I did a bit more with the example script yesterday. I wanted to see how my sampler script would handle a real challenge, and wanted to work through some of the scaling issues to see how they'd need to be dealt with. So, I fed it a big challenge: Scoble's 860 feed OPML file.
If you've looked at Google's daily API limit of 1000 queries or Yahoo's 5000 and thought "that's a lot", this little experiment will quickly dump ice water over your head. If you actually hit either API for each item in each feed in Scoble's file, you'd use up 2 days worth of Yahoo and 10 days worth of Google's goodwill.
Clearly, some sort of limiting was in order. More on that in a minute.
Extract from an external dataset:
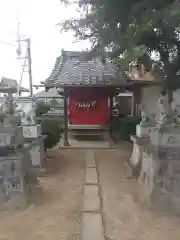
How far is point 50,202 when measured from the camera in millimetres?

Now, longterm, I don't intend to use this clumsy hit-Yahoo-for-every-item-blindly setup. A real long-term setup would work in a more multi-stage way.
- Harvesting Feeds. Based on the database of feeds from Syndic8 and from uploaded OPML files, just plain fetch all of the content in each feed into a database. No modifications to it, just plain storage. This would, however, include spidering for new feeds and adding them to future harvests.
- Analyzing feeds. First and foremost, any analysis that can be done without limited web-service API's should be prioritized. Look for links between posts that are right there in front of you in the stored data. Build a web of relationships between the feeds and the posts. Do outright summarization keyword analysis. This would NOT be a single pass.
For instance after one pass of outright analysis, you could invoke outside keyword derivation and then use that to train a Bayesian or other statistical model that future new posts could be fed through for "free" analysis.
- Creating views. This is the part that users would be interacting with. Customized HTML or PDF reports, customized RSS feeds, OPML extracts, etc. would all sit here.
The thing to note about the view layer is that everyone is going to have different desires of it. The discussion of the OPML sampler experiment proved that theory to me. Lots of people wanted to see "real-time" views to keep on the bleeding edge. Others saw it as a "best of" selected by the internet at large (that's how I saw it). Some wanted it to be yet another "Top 100" list. ALL of these are valid. However, they aren't inherent to the way it works.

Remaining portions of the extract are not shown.